SET TASK: Copy each of the entries below word for word, keeping every line, number, and mark of punctuation unchanged.

RECORDS SHOWN:
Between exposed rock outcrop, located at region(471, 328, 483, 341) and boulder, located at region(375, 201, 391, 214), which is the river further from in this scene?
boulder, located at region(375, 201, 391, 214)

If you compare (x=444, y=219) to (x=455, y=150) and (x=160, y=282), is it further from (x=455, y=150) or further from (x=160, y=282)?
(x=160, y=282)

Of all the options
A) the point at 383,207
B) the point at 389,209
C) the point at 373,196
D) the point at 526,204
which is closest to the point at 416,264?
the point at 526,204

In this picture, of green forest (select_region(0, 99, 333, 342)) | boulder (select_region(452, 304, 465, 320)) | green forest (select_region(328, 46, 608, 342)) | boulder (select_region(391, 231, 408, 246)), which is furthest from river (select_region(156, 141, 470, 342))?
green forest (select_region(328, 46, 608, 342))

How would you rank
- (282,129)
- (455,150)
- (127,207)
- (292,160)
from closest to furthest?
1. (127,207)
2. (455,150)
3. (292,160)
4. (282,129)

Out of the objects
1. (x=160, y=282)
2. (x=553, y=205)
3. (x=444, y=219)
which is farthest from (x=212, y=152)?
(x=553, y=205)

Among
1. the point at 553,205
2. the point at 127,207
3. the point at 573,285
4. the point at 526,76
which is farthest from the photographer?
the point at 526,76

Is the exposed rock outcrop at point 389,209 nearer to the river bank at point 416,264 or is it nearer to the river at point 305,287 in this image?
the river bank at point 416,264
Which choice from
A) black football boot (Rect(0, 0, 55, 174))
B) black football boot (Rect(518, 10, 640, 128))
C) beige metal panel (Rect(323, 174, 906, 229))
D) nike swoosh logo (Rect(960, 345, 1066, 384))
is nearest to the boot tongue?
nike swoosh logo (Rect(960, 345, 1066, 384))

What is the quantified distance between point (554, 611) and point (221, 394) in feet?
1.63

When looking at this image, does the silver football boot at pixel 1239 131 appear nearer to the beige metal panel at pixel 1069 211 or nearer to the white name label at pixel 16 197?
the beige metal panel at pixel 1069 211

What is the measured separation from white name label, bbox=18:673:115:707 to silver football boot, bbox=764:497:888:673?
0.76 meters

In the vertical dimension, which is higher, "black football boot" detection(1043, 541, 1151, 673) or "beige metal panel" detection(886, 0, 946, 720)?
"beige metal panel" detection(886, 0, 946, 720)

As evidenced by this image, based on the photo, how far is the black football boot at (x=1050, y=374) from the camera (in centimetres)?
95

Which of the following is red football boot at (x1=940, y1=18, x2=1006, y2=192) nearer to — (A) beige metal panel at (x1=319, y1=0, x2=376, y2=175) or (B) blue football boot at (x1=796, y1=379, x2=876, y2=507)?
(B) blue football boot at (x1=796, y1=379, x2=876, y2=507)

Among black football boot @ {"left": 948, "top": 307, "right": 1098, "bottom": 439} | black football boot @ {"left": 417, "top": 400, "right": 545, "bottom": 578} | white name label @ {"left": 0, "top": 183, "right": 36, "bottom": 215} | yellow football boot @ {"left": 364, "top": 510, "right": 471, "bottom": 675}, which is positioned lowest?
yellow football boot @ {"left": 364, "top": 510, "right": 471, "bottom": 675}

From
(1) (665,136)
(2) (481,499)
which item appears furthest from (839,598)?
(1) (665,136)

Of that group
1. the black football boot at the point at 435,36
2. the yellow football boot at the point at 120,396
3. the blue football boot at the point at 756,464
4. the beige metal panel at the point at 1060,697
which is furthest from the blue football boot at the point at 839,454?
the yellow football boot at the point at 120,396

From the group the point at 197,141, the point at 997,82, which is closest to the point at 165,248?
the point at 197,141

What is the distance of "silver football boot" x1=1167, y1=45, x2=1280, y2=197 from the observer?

ANSWER TO THE TASK:
Between exposed rock outcrop, located at region(471, 328, 483, 341) and boulder, located at region(375, 201, 391, 214), which is the river further from in this scene?
boulder, located at region(375, 201, 391, 214)

If you compare (x=444, y=219) to (x=455, y=150) and (x=160, y=282), is it further from (x=455, y=150) or further from (x=160, y=282)?
(x=160, y=282)

Of all the options
A) the point at 383,207
B) the point at 389,209
C) the point at 373,196
D) the point at 526,204
which is closest to the point at 416,264?
the point at 526,204

In this picture, of green forest (select_region(0, 99, 333, 342)) | boulder (select_region(452, 304, 465, 320)) | green forest (select_region(328, 46, 608, 342)) | boulder (select_region(391, 231, 408, 246)), which is furthest from river (select_region(156, 141, 470, 342))?
green forest (select_region(328, 46, 608, 342))

How would you rank
- (282,129)
- (455,150)
- (127,207)
- (292,160)
from closest to furthest?
1. (127,207)
2. (455,150)
3. (292,160)
4. (282,129)

Out of the objects
1. (x=160, y=282)
2. (x=553, y=205)
3. (x=444, y=219)
which is farthest from (x=212, y=152)?
(x=553, y=205)

Among
1. the point at 553,205
2. the point at 127,207
3. the point at 573,285
4. the point at 526,76
which is farthest from the photographer?
the point at 526,76

Is the exposed rock outcrop at point 389,209 nearer to the river bank at point 416,264 or is it nearer to the river at point 305,287 in this image?
the river bank at point 416,264
Which choice from
A) black football boot (Rect(0, 0, 55, 174))
B) black football boot (Rect(518, 10, 640, 128))
C) beige metal panel (Rect(323, 174, 906, 229))
D) nike swoosh logo (Rect(960, 345, 1066, 384))
is nearest to the boot tongue?
nike swoosh logo (Rect(960, 345, 1066, 384))

What is the quantified distance between point (554, 611) and point (221, 394) in feet?
1.63

When looking at this image, does the silver football boot at pixel 1239 131 appear nearer to the beige metal panel at pixel 1069 211 or nearer to the white name label at pixel 16 197?
the beige metal panel at pixel 1069 211

What is the measured separation from white name label, bbox=18:673:115:707 to silver football boot, bbox=764:497:888:673?
0.76 meters

In the vertical dimension, which is higher, "black football boot" detection(1043, 541, 1151, 673) or "beige metal panel" detection(886, 0, 946, 720)?
"beige metal panel" detection(886, 0, 946, 720)

As evidenced by this image, based on the photo, how far is the black football boot at (x=1050, y=374) from the camera (in centimetres)?
95

Which of the following is red football boot at (x1=940, y1=18, x2=1006, y2=192) nearer to — (A) beige metal panel at (x1=319, y1=0, x2=376, y2=175) or (B) blue football boot at (x1=796, y1=379, x2=876, y2=507)?
(B) blue football boot at (x1=796, y1=379, x2=876, y2=507)

Among black football boot @ {"left": 948, "top": 307, "right": 1098, "bottom": 439} | black football boot @ {"left": 417, "top": 400, "right": 545, "bottom": 578} | white name label @ {"left": 0, "top": 183, "right": 36, "bottom": 215} | yellow football boot @ {"left": 364, "top": 510, "right": 471, "bottom": 675}, which is positioned lowest?
yellow football boot @ {"left": 364, "top": 510, "right": 471, "bottom": 675}

From
(1) (665,136)
(2) (481,499)
which item appears furthest from (839,598)?
(1) (665,136)

Of that group
1. the black football boot at the point at 435,36
2. the yellow football boot at the point at 120,396
3. the blue football boot at the point at 756,464
4. the beige metal panel at the point at 1060,697
which is furthest from the blue football boot at the point at 839,454?
the yellow football boot at the point at 120,396

From the group the point at 197,141, the point at 997,82, which is closest to the point at 165,248?
the point at 197,141

What is the distance of "silver football boot" x1=1167, y1=45, x2=1280, y2=197 from the observer?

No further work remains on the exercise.